Once again, it appears that “more” medical care is not necessarily the “best” medical care. This time, two medical procedures are at the root of the debate: endovascular therapy following stroke and robotic gynecologic surgery.
Two trials published in a recent issue of the New England Journal of Medicine provide new evidence that sometimes high-tech procedures may not be better than low-tech treatments. Contrary to expectations, there was no difference in clinical outcomes among stroke patients who received just intravenous medication (tissue plasminogen activator [t-PA]) compared with patients who received intra-arterial t-PA, angiography, or clot removal. In fact, one study was stopped early because there was so little difference in outcomes between the two groups.
The same “less might be better” hypothesis was also reported this week in the Journal of the American Medical Association. According to the authors, the use of robotically assisted hysterectomy for benign gynecologic disorders increased substantially between 2007 and 2010. Robotic-assisted hysterectomies rose to 9.5% of hysterectomies in 2010 from 0.5% in 2007. However, the robotic procedure appears to offer little short-term benefit and is accompanied by significantly greater costs.
The researchers examined records from 264,758 women who underwent hysterectomy for benign gynecologic disorders at 441 hospitals across the United States from 2007 to 2010. Among the women, 46.6% underwent an abdominal hysterectomy, 20.7% had a vaginal hysterectomy, 28.6% had a laparoscopic procedure and 4.1% underwent a robotically assisted hysterectomy. The same researchers had already analyzed a subset of these women who had undergone laparoscopic or robotic hysterectomy for endometrial cancer. At that time, they determined that there were no significant differences in patient outcomes, rates of overall complications, or prolonged hospitalization between the procedures, despite a significant cost increase for the robotic procedure.

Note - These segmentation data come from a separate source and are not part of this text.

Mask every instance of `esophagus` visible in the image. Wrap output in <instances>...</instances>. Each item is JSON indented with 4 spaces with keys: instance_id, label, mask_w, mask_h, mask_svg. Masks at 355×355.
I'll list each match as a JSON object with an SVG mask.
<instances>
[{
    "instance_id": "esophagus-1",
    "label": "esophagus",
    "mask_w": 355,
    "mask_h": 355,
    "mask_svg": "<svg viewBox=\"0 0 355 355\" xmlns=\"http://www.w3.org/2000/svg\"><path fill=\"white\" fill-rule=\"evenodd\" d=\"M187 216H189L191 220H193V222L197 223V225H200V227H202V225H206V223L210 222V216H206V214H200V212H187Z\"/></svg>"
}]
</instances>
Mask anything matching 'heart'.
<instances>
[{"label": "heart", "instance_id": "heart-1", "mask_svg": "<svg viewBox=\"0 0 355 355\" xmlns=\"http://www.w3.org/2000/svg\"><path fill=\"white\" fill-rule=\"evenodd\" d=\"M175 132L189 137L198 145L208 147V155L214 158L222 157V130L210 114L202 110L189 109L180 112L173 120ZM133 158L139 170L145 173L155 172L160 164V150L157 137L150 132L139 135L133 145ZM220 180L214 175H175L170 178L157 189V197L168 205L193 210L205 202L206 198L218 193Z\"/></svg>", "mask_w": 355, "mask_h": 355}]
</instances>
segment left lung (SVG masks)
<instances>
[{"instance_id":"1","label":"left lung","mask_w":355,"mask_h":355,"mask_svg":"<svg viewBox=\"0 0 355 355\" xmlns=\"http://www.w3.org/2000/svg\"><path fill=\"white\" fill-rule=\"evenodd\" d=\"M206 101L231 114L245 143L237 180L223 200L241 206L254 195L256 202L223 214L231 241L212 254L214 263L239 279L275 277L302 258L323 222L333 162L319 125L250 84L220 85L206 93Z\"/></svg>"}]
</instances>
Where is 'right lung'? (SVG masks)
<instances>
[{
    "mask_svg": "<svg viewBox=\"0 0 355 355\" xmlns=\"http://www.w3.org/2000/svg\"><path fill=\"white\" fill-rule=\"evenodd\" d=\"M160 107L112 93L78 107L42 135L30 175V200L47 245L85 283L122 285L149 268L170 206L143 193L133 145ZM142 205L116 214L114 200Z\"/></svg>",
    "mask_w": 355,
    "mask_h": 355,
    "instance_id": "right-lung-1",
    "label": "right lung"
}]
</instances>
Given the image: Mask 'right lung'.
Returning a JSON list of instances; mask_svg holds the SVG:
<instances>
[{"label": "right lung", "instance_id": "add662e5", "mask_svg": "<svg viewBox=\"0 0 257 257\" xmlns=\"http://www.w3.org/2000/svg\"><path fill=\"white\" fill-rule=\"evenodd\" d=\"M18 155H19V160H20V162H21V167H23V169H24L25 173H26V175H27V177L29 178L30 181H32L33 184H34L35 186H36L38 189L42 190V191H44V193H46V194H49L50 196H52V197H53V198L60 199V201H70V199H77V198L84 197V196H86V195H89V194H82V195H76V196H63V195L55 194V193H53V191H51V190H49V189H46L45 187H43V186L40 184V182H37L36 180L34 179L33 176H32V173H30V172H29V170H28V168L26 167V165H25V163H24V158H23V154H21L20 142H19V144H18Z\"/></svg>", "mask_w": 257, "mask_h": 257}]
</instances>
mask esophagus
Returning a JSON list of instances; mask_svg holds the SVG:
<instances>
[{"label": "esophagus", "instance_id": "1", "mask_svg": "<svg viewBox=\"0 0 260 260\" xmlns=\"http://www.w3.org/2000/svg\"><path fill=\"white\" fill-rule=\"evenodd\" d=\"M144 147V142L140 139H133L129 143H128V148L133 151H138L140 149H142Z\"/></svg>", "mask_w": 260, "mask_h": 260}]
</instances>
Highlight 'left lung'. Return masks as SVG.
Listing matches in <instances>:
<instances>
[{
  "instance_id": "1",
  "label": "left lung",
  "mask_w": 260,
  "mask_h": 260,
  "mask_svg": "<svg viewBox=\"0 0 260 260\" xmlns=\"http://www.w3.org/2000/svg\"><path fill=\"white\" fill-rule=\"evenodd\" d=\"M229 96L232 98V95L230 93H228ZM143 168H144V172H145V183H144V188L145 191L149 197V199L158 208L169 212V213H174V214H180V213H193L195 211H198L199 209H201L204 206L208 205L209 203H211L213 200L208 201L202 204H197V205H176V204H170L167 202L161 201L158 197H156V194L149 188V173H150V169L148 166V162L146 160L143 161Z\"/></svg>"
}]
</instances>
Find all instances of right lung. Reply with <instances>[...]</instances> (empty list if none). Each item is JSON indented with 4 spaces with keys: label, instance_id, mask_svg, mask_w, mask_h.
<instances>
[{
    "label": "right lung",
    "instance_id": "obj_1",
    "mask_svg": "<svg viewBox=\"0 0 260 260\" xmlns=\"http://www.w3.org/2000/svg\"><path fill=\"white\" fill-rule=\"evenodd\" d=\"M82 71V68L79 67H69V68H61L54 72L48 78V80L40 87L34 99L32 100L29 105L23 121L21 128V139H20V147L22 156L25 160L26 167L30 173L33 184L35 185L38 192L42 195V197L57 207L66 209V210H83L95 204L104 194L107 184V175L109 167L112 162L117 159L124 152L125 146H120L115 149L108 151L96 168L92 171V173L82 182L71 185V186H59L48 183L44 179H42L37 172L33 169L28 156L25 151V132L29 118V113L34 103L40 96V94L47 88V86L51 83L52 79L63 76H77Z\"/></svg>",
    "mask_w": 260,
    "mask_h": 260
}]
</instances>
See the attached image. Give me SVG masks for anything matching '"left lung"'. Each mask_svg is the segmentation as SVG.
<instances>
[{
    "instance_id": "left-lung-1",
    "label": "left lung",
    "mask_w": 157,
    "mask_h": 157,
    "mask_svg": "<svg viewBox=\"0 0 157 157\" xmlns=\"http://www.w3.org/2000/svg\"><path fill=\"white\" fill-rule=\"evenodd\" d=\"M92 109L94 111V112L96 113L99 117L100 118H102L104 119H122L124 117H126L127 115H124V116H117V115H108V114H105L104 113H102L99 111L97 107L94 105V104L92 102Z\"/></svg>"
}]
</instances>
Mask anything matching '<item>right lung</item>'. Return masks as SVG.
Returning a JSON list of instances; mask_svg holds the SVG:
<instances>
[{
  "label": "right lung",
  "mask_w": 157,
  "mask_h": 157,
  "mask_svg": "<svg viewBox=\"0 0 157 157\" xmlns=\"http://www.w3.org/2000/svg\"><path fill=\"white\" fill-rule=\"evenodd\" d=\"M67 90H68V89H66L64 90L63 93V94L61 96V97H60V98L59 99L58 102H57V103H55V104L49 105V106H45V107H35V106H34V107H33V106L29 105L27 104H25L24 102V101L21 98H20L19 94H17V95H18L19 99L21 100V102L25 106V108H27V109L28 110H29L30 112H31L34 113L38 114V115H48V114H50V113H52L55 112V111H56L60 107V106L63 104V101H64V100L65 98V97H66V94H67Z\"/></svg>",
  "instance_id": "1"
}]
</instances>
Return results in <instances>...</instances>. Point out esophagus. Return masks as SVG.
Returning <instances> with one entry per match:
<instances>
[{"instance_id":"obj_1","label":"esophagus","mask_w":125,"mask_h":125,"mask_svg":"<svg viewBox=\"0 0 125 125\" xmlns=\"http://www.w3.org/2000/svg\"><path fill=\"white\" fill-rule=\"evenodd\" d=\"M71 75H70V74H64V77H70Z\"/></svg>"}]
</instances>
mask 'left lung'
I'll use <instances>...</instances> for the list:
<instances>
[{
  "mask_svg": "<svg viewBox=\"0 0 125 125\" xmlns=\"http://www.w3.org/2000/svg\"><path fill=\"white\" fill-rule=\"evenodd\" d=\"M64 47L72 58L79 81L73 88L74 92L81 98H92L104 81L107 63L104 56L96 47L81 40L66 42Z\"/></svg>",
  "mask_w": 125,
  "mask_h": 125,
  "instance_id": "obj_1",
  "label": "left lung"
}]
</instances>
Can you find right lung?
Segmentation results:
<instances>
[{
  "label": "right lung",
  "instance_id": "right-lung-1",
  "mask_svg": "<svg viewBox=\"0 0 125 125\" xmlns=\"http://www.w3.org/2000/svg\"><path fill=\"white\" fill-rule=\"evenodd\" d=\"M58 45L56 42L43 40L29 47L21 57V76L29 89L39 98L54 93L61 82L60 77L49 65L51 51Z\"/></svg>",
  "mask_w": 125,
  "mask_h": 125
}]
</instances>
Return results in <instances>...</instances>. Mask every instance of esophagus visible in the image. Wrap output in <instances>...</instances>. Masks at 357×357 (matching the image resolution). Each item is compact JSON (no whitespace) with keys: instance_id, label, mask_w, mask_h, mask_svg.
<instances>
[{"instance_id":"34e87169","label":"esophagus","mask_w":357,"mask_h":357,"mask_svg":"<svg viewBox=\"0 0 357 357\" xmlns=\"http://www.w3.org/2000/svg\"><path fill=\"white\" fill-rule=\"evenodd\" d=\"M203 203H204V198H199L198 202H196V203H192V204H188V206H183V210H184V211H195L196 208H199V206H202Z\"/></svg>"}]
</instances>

In this study, patients who underwent a robotic-assisted hysterectomy had slightly shorter hospital stays; however, the overall complication rates were similar for robotic-assisted and laparoscopic hysterectomy (5.5% versus 5.3%). The total costs associated with robotically assisted hysterectomy were $2189 more per case than for laparoscopic hysterectomy.
Because both laparoscopic hysterectomy and robotic-assisted hysterectomy are associated with low complication rates, it is unclear what benefits robotically assisted hysterectomy offers. And unlike robotic prostatectomy, which essentially offers the only minimally invasive surgical approach for the procedure, robotic-assisted hysterectomy has several acceptable alternatives, including both laparoscopic and vaginal approaches.
The bottom line? We don’t have conclusive evidence that angiography, intra-arterial tPA or mechanical thrombectomy improves patient outcomes following a stroke. Nor do we know for sure that robotic hysterectomy offers fewer complications or provides more benefit than less invasive procedures. We do know, however, that these procedures cost more than their lower-tech complements. To what end?
If you read this blog on a regular basis, you’ve probably read posts by Winifred Hayes, our founder, who says that one driver of the skyrocketing healthcare costs in the United States is our penchant for more of everything regardless of the cost—more tests, more medications, and more treatments, without regard to how best use these technologies and in which patient populations. The authors of the studies mentioned above appear to agree. The authors of both stroke studies suggest that their findings do not support the use of the more invasive and expensive endovascular therapy over intravenous treatment; the authors of the hysterectomy study say that their findings “highlight the importance of developing rational strategies to implement new surgical technologies.”
How can we develop strategies to implement these more expensive technologies when the evidence is less than robust?